-- DESCRIPTION OF THE TASK --
Each line from the one containing "family: Meliphagidae" onward, through the end of the entries, is to be transcribed exactly; nothing else is to be included.

-- DATA RECORDS --
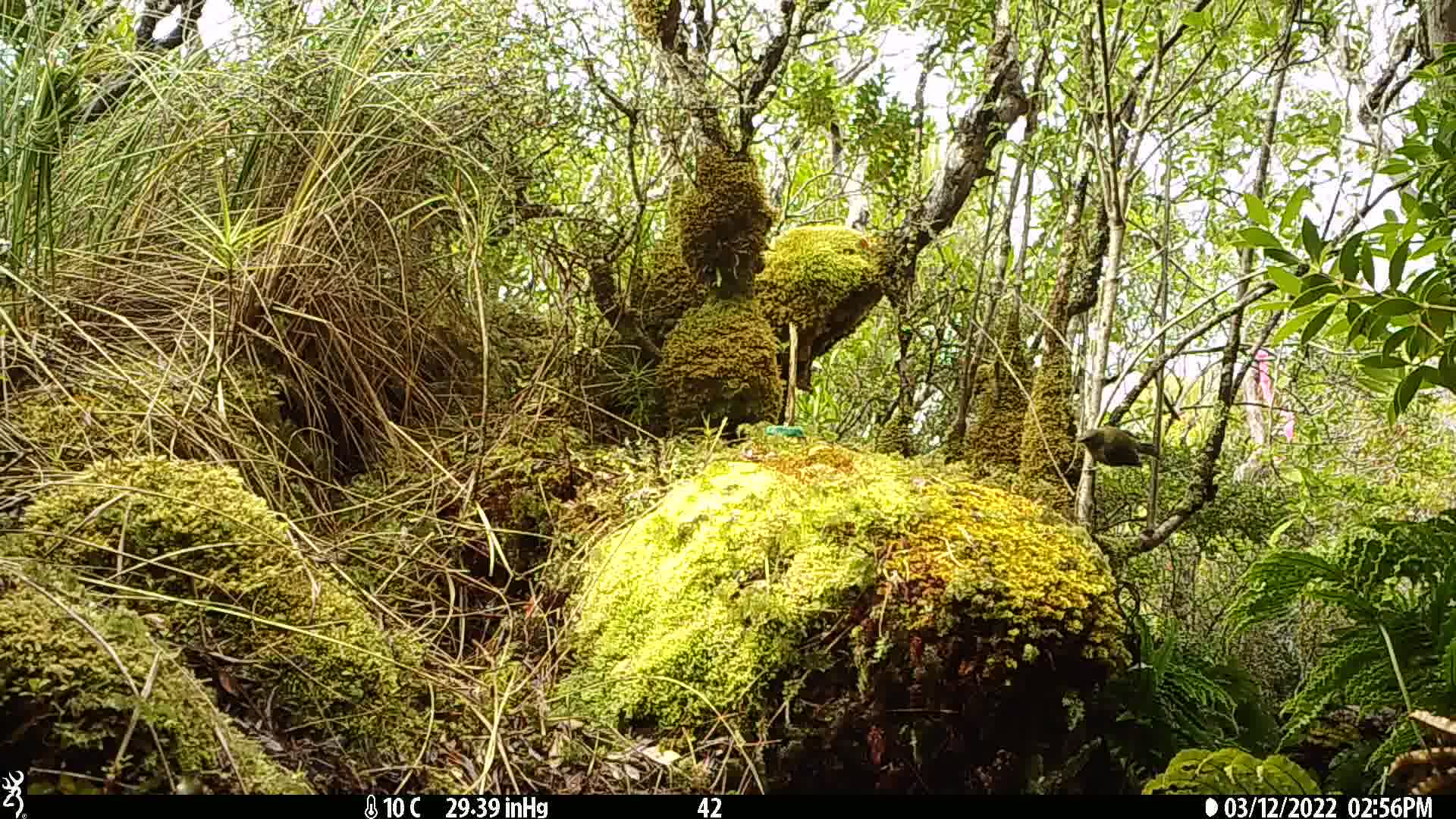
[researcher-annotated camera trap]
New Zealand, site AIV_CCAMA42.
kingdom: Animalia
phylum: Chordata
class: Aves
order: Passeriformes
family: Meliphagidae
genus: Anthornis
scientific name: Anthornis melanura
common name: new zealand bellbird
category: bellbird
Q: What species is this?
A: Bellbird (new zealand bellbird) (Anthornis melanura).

-- TASK ANSWER --
family: Meliphagidae
genus: Anthornis
scientific name: Anthornis melanura
common name: new zealand bellbird
category: bellbird
Q: What species is this?
A: Bellbird (new zealand bellbird) (Anthornis melanura).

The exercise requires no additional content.